Stated exercise: Print the rows exactly as they appear, from the start of the rows through the line that contains "Subject: cell. Return masks as SVG.", with both ends included. Leave the pictures out of your answer.

Records for this task:
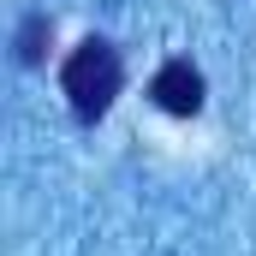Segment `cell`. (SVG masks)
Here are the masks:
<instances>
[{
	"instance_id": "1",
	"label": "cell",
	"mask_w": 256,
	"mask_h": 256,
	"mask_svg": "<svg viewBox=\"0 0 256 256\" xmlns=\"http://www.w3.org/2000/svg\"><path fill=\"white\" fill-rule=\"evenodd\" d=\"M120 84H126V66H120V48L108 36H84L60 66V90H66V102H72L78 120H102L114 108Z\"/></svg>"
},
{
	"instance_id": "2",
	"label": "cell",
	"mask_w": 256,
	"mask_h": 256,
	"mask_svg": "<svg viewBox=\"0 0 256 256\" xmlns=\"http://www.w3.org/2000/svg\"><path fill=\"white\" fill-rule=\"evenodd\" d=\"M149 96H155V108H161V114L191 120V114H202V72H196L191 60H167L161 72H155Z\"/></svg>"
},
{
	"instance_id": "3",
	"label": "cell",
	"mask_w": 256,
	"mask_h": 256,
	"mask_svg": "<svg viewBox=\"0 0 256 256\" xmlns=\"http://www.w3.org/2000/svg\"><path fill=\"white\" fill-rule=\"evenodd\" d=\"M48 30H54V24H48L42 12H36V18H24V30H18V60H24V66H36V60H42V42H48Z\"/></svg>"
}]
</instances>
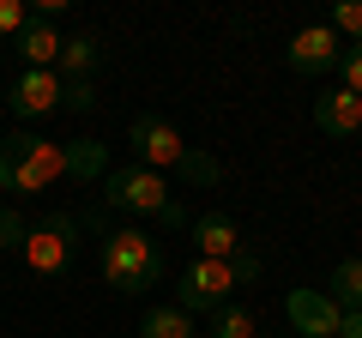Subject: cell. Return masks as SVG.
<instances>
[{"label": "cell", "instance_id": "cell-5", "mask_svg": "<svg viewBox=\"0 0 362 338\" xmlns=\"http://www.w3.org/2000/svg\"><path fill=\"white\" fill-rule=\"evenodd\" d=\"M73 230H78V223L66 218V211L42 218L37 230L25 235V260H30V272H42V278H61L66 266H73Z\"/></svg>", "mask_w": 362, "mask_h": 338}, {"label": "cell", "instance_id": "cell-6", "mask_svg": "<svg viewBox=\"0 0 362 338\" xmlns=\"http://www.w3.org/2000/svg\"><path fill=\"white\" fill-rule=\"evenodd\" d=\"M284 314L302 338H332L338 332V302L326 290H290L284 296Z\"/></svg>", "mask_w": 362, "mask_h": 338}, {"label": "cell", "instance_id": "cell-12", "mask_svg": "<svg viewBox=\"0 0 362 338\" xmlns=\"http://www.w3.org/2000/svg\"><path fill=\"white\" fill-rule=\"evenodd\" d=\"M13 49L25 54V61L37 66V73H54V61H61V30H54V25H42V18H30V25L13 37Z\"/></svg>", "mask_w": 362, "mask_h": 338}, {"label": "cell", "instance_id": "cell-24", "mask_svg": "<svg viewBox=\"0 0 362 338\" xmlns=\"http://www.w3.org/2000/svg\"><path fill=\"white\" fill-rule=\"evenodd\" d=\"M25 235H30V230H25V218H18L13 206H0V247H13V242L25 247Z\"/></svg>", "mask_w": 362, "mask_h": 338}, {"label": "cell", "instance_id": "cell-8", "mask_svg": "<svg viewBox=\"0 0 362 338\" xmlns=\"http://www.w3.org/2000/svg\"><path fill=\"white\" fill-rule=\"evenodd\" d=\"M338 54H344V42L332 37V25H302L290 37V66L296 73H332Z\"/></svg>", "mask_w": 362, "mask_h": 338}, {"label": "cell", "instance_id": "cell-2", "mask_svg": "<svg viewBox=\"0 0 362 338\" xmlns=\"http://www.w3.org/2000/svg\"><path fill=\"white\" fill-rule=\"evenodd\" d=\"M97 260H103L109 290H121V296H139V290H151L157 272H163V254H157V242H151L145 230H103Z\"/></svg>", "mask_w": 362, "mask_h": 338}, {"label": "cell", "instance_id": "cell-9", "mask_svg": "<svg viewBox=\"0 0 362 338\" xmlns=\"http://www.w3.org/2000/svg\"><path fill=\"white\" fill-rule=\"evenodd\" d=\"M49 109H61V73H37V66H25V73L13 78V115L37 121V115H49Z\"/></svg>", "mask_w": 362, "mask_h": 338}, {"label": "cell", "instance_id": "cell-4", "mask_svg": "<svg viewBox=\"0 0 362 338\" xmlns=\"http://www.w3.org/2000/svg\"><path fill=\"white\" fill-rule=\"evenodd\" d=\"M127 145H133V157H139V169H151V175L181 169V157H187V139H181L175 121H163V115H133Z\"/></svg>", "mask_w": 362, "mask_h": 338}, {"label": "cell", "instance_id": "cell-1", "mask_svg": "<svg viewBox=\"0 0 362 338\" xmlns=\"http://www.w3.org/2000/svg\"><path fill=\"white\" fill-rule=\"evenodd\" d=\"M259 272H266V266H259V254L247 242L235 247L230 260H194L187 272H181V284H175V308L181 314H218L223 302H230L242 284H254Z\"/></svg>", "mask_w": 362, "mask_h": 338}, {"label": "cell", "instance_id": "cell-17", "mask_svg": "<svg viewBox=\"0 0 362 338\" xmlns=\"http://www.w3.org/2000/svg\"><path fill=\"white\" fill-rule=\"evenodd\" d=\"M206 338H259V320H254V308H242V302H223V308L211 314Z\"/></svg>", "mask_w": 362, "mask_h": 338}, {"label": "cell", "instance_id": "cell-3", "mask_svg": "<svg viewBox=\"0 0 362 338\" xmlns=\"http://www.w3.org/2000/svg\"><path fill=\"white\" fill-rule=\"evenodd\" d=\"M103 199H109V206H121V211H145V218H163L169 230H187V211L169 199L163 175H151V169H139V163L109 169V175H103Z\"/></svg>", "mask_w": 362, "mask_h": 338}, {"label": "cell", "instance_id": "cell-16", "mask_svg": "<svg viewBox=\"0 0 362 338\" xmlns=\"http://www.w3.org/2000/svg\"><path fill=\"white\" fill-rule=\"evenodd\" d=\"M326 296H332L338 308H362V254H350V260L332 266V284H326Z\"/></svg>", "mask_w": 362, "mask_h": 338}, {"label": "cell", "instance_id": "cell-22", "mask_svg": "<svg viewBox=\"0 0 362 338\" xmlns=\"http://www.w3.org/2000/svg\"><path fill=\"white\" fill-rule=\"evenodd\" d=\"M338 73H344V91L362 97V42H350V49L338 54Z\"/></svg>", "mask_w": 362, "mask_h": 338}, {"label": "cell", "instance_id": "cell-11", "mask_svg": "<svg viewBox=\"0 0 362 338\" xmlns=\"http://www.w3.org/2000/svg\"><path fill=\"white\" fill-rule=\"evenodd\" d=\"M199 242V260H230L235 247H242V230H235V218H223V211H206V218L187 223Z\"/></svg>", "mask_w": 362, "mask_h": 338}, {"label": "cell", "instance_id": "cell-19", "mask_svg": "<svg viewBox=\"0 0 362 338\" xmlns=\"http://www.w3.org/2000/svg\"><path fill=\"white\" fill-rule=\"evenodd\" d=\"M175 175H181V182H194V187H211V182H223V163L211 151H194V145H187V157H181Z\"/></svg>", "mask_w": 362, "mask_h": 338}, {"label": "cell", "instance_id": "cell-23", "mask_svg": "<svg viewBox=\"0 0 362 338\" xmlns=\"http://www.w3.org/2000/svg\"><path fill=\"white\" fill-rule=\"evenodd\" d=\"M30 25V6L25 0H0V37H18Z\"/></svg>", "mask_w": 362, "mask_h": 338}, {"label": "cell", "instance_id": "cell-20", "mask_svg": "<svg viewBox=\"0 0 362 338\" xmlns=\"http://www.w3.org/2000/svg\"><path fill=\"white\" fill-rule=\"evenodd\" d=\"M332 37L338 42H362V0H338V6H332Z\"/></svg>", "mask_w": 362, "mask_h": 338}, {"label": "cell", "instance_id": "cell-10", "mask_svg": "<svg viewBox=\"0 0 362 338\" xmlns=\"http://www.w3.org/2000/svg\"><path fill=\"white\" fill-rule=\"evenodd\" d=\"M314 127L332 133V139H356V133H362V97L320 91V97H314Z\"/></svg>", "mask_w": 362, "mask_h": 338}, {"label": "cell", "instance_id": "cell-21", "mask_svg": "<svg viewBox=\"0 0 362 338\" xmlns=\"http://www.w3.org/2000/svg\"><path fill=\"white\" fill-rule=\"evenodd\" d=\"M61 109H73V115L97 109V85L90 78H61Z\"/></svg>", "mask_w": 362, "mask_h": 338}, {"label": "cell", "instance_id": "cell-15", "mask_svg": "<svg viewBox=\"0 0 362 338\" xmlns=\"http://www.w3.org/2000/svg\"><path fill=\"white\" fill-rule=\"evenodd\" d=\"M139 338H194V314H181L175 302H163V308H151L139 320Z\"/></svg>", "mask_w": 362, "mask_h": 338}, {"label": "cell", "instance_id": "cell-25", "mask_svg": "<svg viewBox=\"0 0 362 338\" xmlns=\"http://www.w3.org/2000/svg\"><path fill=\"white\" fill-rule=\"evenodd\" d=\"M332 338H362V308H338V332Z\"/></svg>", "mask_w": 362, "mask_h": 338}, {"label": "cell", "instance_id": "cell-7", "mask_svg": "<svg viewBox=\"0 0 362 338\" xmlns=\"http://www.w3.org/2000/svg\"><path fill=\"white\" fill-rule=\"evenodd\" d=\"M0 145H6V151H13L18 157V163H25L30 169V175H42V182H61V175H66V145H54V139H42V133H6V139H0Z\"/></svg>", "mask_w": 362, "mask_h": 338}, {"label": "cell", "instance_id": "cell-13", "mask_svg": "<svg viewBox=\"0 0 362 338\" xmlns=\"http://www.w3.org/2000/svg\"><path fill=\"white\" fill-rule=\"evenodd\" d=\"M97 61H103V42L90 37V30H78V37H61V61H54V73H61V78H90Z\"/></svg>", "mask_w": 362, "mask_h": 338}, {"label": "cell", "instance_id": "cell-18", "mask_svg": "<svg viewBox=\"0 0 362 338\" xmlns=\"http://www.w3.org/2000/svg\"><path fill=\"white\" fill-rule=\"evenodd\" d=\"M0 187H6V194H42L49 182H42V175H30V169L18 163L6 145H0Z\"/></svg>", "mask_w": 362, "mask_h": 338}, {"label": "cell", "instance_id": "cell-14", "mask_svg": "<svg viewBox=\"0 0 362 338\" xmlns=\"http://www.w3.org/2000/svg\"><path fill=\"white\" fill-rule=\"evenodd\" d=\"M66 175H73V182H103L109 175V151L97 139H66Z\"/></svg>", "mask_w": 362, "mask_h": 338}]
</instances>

The result:
Segment `cell`. (SVG masks)
Here are the masks:
<instances>
[{
	"instance_id": "1",
	"label": "cell",
	"mask_w": 256,
	"mask_h": 256,
	"mask_svg": "<svg viewBox=\"0 0 256 256\" xmlns=\"http://www.w3.org/2000/svg\"><path fill=\"white\" fill-rule=\"evenodd\" d=\"M120 84H126V66H120V48L108 36H84L60 66V90H66V102H72L78 120H102L114 108Z\"/></svg>"
},
{
	"instance_id": "2",
	"label": "cell",
	"mask_w": 256,
	"mask_h": 256,
	"mask_svg": "<svg viewBox=\"0 0 256 256\" xmlns=\"http://www.w3.org/2000/svg\"><path fill=\"white\" fill-rule=\"evenodd\" d=\"M149 96H155V108H161V114L191 120V114H202V72H196L191 60H167L161 72H155Z\"/></svg>"
},
{
	"instance_id": "3",
	"label": "cell",
	"mask_w": 256,
	"mask_h": 256,
	"mask_svg": "<svg viewBox=\"0 0 256 256\" xmlns=\"http://www.w3.org/2000/svg\"><path fill=\"white\" fill-rule=\"evenodd\" d=\"M48 30H54V24H48L42 12H36V18H24V30H18V60H24V66H36V60H42V42H48Z\"/></svg>"
}]
</instances>
Subject: cell. Return masks as SVG.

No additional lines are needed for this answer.